▸ REQUIRED ACTION
Copy word for word the material below, starting with the line that contains "Immagine del venditore" and going on through the line that contains "Liebeskind Berlin Women's". Leave the pictures out of your copy.

Start of DATA FOR THIS EXERCISE

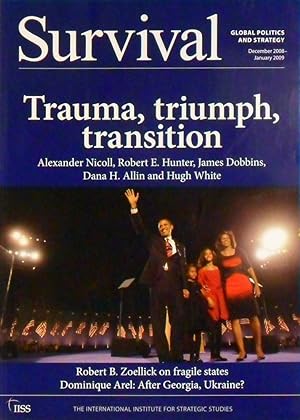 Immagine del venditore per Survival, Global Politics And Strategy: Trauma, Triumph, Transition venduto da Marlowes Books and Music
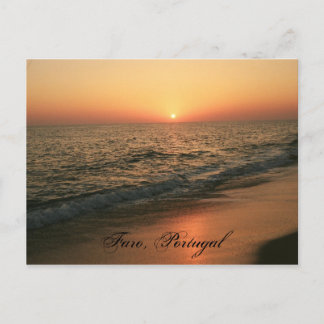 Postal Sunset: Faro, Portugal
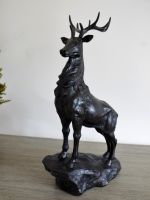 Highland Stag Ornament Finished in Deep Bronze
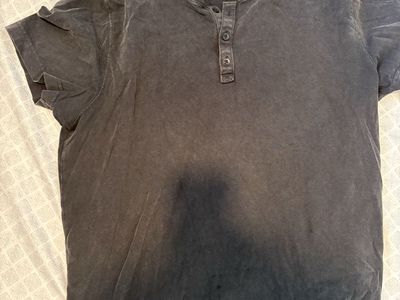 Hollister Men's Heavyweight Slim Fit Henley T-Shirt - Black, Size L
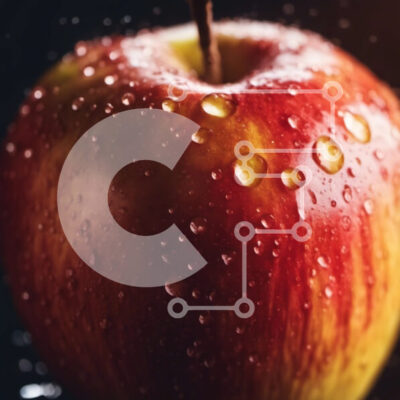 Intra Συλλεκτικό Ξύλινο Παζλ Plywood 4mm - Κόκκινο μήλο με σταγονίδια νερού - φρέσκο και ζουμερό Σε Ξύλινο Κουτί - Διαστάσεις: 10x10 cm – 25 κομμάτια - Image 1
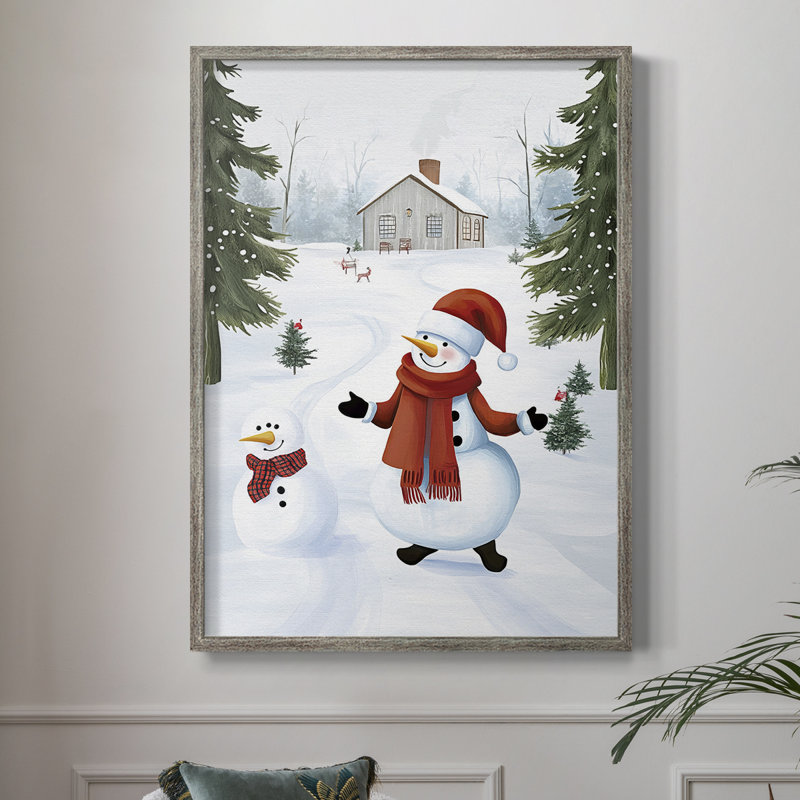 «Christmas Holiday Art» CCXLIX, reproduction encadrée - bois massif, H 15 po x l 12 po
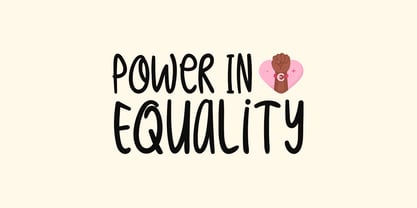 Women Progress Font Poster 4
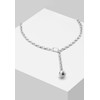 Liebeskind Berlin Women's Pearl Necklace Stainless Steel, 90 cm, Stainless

End of DATA FOR THIS EXERCISE
Start of DATA FOR THIS EXERCISE

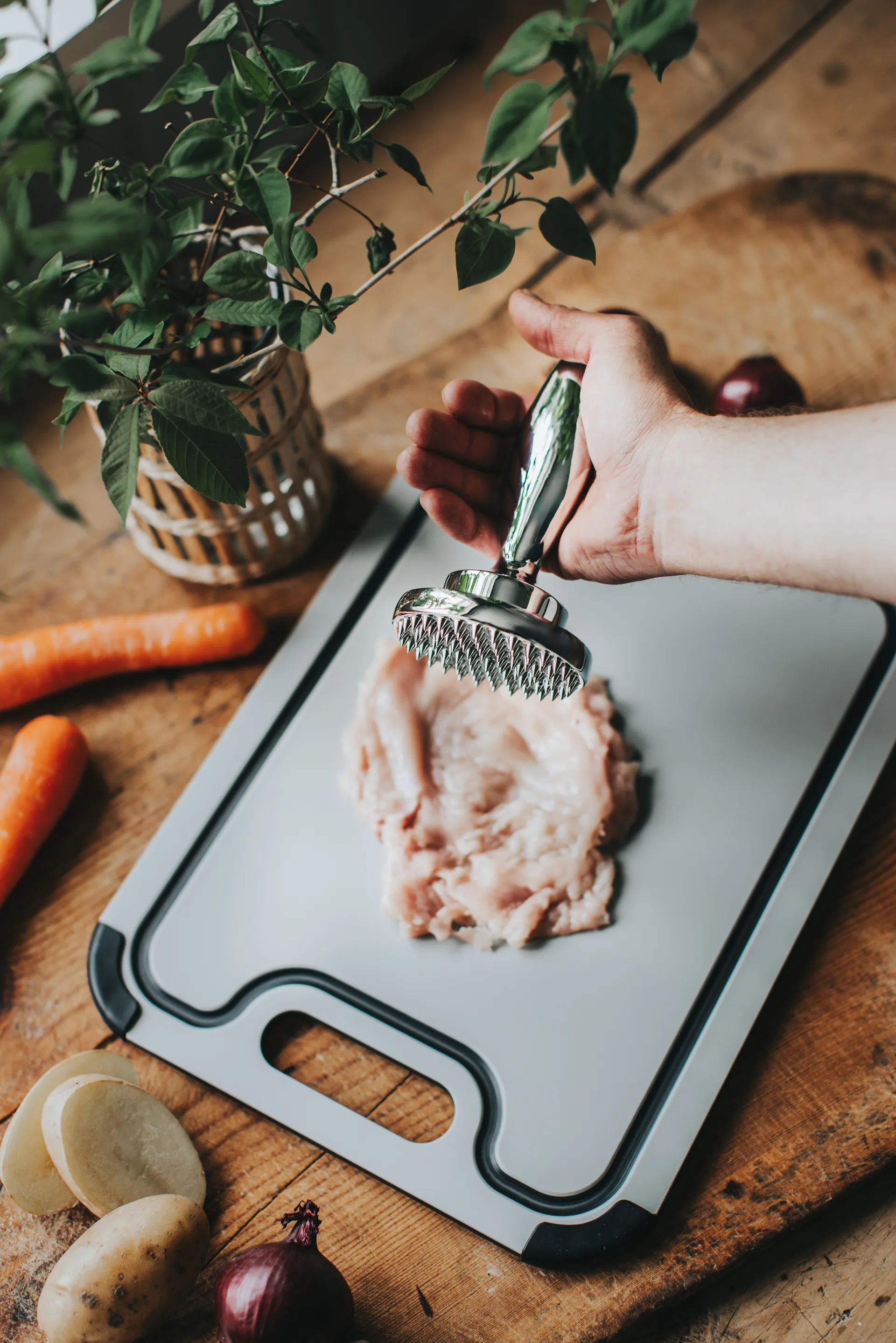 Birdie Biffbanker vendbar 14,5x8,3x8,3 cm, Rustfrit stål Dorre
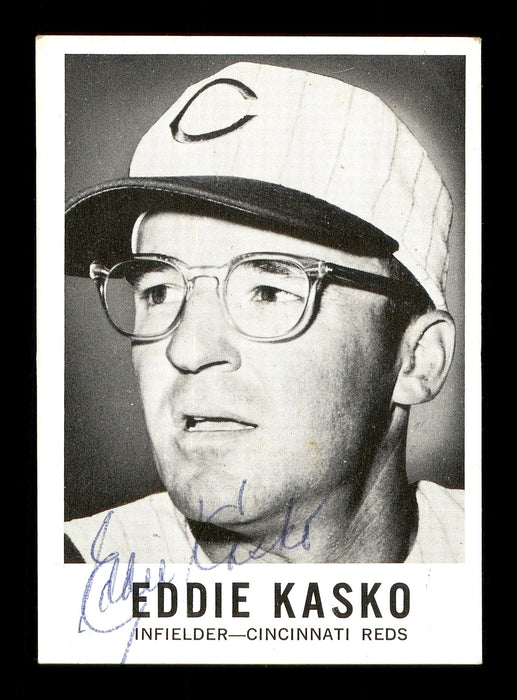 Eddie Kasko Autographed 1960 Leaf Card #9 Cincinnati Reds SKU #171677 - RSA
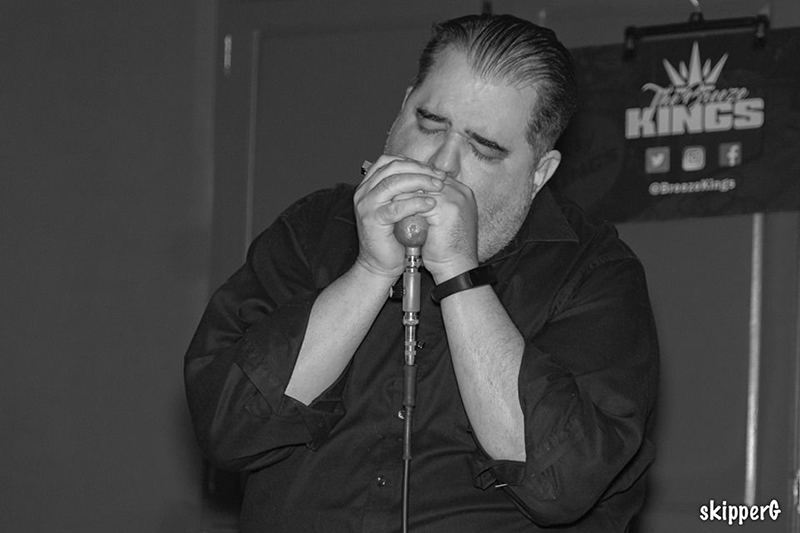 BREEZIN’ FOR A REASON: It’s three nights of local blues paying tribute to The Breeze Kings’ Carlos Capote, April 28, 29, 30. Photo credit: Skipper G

End of DATA FOR THIS EXERCISE
Start of DATA FOR THIS EXERCISE

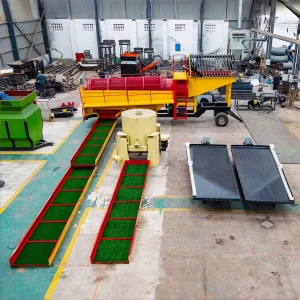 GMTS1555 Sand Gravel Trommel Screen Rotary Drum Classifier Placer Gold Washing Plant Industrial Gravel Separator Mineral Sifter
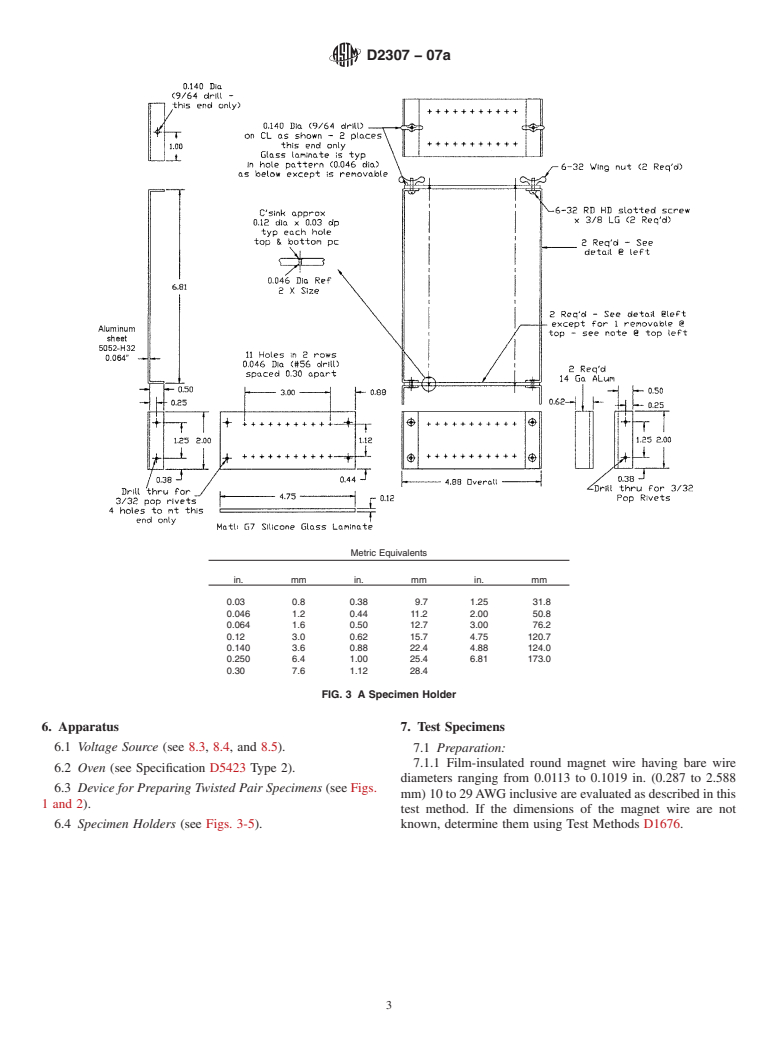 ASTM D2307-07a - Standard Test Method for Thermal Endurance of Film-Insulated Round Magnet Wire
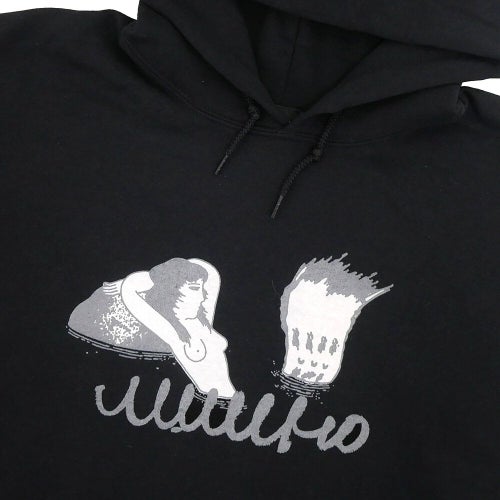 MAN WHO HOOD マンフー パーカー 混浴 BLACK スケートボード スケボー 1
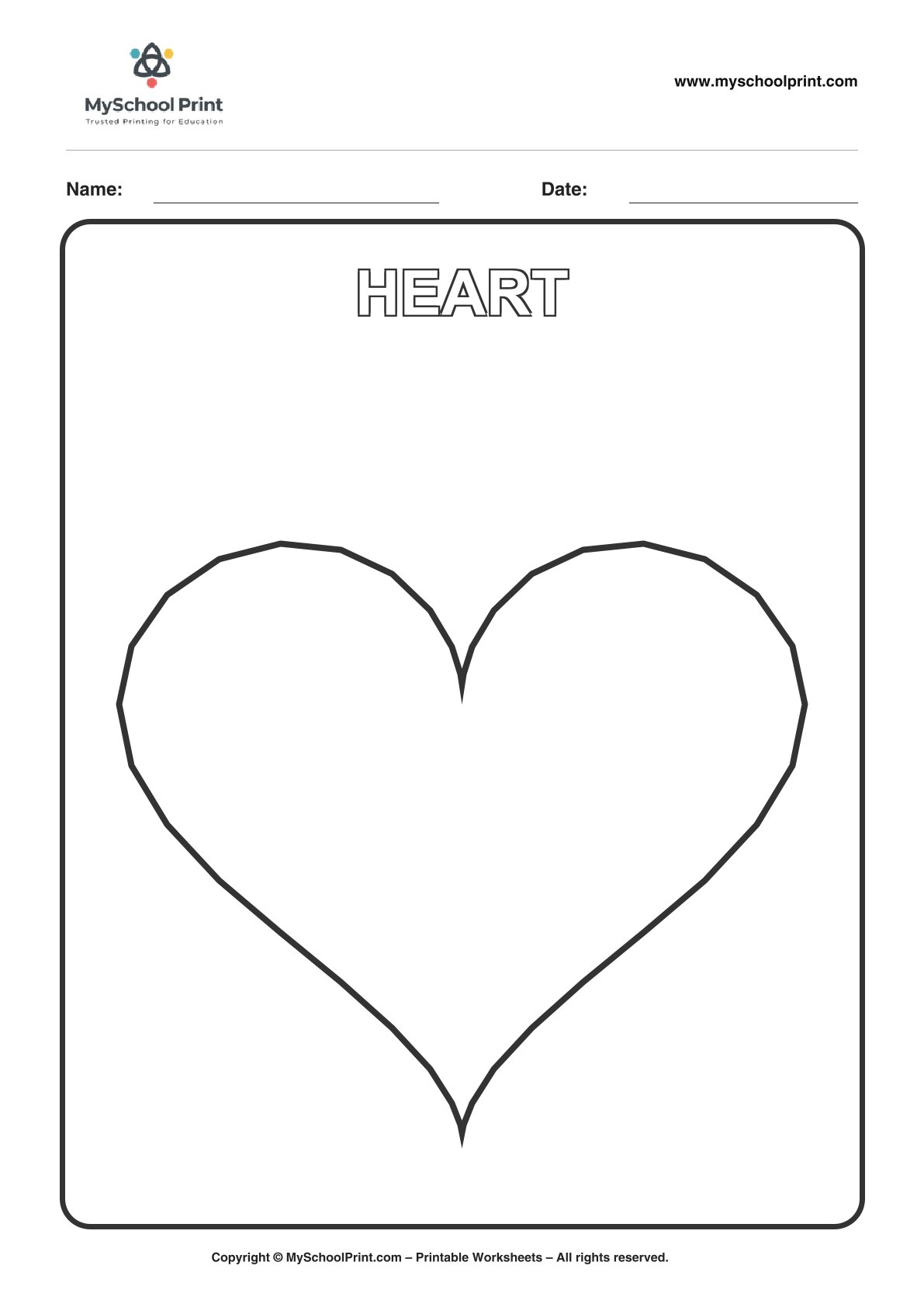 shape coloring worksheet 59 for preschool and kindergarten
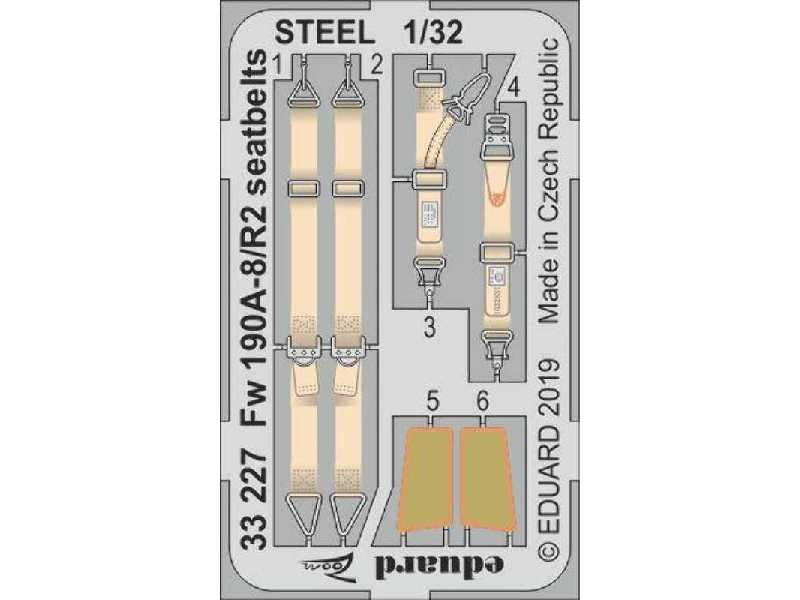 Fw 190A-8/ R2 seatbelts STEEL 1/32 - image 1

End of DATA FOR THIS EXERCISE

▸ ANSWER SECTION
 Immagine del venditore per Survival, Global Politics And Strategy: Trauma, Triumph, Transition venduto da Marlowes Books and Music
 Postal Sunset: Faro, Portugal
 Highland Stag Ornament Finished in Deep Bronze
 Hollister Men's Heavyweight Slim Fit Henley T-Shirt - Black, Size L
 Intra Συλλεκτικό Ξύλινο Παζλ Plywood 4mm - Κόκκινο μήλο με σταγονίδια νερού - φρέσκο και ζουμερό Σε Ξύλινο Κουτί - Διαστάσεις: 10x10 cm – 25 κομμάτια - Image 1
 «Christmas Holiday Art» CCXLIX, reproduction encadrée - bois massif, H 15 po x l 12 po
 Women Progress Font Poster 4
 Liebeskind Berlin Women's Pearl Necklace Stainless Steel, 90 cm, Stainless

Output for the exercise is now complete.